Как тяжело было поднимать голову свою Вике: “Чёрт!” – она помянула его только мысленно, а пред глазами промелькнула пелена белесая , и с ней пропав, осенилась и Память её. А на полу у кровати спал Сергей, на другой кровати Лёха на облёванной подушке, на самом же кончике носа его была кожурка какая-то, кажется, от колбасы или сосиски – а присмотревшись – сухой таракан, и по краям рта, возле блевотины, ползали такие маленькие чёрные букашки с усиками, тараканы помладше. И чуть присмотрелась Вика, как они тут же разбежались, а остался один только, будто назло, и важно чмокал, поедая блевотину – Вика даже слышала это; а к горлу Вике подбиралось уже нечто подобное и вырвалось тут же – на спящего Сергея, вскочившего тут же с матом:

- Ну здравствуй! – помянул он маму Вики:

- Ты чего, до туалета три метра, а ты весь пол изгадила.

Но, повернув голову на кровать, где спал Лёха, он вспомнил, что и у того есть мать, которая получила негативную с стороны Сергея оценку, да и сам Алексей был охарактеризован словом с отрицательной окраскою:

- Ну и сука!

- Вставай! – поминая всё время маму Алексея, принялся трясти его за плечо Сергей:

- А ты чего лежишь? Иди умываться, блин! – обратил он своё внимание на Вику, которая наблюдала в окне за игрою всяких пташек и козявок: “Не пойду в универ,” – твёрдо решила она и утёрла губы о простынь.

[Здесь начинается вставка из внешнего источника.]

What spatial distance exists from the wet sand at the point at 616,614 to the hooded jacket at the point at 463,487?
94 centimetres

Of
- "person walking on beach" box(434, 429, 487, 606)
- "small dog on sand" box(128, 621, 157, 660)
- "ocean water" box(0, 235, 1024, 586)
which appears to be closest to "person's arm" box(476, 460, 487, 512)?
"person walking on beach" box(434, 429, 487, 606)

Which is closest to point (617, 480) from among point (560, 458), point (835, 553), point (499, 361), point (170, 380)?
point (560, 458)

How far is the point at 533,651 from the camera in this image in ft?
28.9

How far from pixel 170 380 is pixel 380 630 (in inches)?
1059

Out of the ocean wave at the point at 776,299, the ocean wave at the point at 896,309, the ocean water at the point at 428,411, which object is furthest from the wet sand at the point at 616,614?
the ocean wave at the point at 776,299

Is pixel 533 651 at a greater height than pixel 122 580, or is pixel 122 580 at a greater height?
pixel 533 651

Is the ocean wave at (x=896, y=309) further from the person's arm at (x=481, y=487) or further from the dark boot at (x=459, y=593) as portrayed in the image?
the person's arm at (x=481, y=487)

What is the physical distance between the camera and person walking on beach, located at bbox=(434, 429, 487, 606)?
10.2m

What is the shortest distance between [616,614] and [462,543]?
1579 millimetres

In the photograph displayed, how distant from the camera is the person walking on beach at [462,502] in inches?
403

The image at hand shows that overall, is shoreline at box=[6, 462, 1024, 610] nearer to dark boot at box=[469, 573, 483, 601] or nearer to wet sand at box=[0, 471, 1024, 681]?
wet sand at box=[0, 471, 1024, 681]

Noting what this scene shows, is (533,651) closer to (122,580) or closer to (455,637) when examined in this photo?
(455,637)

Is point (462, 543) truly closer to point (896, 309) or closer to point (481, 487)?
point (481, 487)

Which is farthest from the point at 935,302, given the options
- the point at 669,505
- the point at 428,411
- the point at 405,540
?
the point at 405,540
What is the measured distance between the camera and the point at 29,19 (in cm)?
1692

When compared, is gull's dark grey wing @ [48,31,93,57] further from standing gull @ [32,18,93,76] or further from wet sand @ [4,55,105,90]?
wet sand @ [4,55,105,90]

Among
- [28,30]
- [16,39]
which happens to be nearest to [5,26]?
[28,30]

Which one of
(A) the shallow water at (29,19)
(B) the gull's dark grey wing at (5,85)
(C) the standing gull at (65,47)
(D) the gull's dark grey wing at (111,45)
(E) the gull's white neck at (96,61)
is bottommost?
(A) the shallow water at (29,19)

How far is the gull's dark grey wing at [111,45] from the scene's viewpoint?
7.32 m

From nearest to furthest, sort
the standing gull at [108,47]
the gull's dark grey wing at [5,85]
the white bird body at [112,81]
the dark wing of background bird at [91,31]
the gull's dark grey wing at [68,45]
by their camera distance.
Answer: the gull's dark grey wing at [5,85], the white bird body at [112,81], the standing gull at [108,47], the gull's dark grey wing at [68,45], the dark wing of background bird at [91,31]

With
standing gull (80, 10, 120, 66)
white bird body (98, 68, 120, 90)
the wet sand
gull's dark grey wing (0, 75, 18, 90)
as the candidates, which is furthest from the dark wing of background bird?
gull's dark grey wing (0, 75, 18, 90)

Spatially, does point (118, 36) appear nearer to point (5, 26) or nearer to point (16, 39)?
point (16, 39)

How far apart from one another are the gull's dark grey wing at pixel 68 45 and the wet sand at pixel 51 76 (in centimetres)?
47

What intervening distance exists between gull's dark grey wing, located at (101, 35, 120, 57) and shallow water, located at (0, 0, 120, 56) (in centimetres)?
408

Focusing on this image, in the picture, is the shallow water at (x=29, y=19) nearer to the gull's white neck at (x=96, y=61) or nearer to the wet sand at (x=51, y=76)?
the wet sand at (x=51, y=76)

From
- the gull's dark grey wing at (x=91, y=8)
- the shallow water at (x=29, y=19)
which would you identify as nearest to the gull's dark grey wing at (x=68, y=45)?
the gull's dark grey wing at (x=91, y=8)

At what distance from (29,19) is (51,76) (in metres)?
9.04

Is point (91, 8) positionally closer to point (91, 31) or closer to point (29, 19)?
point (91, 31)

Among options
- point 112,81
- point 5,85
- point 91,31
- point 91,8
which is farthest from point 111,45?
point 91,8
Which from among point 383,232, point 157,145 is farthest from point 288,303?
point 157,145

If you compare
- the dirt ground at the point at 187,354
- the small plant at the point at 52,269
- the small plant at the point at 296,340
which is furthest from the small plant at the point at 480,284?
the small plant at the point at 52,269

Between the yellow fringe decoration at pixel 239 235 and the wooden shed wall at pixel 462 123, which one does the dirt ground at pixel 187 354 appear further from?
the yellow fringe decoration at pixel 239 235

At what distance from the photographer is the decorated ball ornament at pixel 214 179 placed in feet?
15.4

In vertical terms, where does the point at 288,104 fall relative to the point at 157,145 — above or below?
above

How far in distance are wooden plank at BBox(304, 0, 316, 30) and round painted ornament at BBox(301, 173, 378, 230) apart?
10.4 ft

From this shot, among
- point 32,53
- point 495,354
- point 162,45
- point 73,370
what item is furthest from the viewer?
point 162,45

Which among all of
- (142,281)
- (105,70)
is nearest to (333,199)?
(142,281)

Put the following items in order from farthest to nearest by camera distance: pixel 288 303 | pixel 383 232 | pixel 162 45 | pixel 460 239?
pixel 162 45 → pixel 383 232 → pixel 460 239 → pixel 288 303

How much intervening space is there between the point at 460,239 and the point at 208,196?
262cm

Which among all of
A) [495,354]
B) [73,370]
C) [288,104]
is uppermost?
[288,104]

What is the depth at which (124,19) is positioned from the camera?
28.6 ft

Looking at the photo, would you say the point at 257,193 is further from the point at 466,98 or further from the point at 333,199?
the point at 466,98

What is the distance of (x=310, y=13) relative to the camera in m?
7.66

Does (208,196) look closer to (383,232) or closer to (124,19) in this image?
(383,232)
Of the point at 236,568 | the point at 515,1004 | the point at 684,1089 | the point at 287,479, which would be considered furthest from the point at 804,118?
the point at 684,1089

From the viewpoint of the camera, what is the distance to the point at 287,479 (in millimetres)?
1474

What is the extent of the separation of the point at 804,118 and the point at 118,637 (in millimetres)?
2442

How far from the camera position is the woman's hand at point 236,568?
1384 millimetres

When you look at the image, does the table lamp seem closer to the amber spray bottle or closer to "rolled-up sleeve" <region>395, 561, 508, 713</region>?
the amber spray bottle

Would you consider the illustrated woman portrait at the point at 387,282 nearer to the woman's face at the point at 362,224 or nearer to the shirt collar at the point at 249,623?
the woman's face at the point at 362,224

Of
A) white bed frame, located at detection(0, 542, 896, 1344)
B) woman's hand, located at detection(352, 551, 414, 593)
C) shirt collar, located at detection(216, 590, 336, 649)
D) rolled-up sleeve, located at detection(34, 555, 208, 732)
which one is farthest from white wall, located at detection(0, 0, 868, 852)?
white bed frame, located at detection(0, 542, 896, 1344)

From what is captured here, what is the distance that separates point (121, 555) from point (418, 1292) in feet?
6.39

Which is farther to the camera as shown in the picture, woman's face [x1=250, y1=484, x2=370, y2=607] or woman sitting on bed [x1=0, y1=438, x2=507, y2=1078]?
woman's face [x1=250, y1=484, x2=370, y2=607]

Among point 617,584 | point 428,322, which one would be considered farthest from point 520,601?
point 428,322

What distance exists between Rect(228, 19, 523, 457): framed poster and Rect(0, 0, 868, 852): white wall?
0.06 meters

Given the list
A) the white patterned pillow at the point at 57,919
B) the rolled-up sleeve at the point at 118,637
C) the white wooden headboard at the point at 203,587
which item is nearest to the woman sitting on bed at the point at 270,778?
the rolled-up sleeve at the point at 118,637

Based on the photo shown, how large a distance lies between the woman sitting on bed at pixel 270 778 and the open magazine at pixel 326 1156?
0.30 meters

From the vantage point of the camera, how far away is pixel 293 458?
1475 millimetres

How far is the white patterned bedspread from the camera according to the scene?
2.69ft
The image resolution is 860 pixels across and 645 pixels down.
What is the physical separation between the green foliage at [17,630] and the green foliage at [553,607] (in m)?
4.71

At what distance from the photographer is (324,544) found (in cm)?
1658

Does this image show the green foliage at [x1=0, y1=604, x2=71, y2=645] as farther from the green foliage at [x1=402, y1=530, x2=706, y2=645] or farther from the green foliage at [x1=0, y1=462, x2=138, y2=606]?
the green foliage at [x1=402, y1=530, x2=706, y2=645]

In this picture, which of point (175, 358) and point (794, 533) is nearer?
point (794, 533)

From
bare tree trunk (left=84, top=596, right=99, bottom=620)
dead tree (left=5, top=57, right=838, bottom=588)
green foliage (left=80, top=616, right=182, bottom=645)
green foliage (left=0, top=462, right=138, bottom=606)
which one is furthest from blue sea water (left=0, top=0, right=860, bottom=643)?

- Да ты чего ж делаешь? – выпуча очень смешно глаза, закричал шёпотом Серёга:

- Быстро в ванну! Быстро!!

Очень сложно ему было растормашивать этих двоих, особо если вы знаете, как тонки всегда стены в общежитиях; они будто придуманы для подслушиваний и подглядываний, и потому нет удивленья, если сказанное будет достояньем общественной мысли уже чрез час:

- Давай! давай!

Сергей потащил Вику к ванной и засунул голову её под холодную воду, а напор был ей-ей, и Вика так ободрилась, что даже припомнила несколько синонимов для имени Сергей в виде особ древнейшей профессии:

- Отвали! Я сама…

После началась незначительная уборка, подъём Алексея, проветривание комнаты и тому подобное, сделанное всё вполне и к сроку, когда Вика в полотенце на грудях и в трусиках вошла в комнату, где чувствовался разве лёгкий уже запах кислятины и сильный запах какого-то ядрёного одеколона навроде “Тройного”.

И вот уж они сидят и пьют чай за беседою, на чём и оставим их.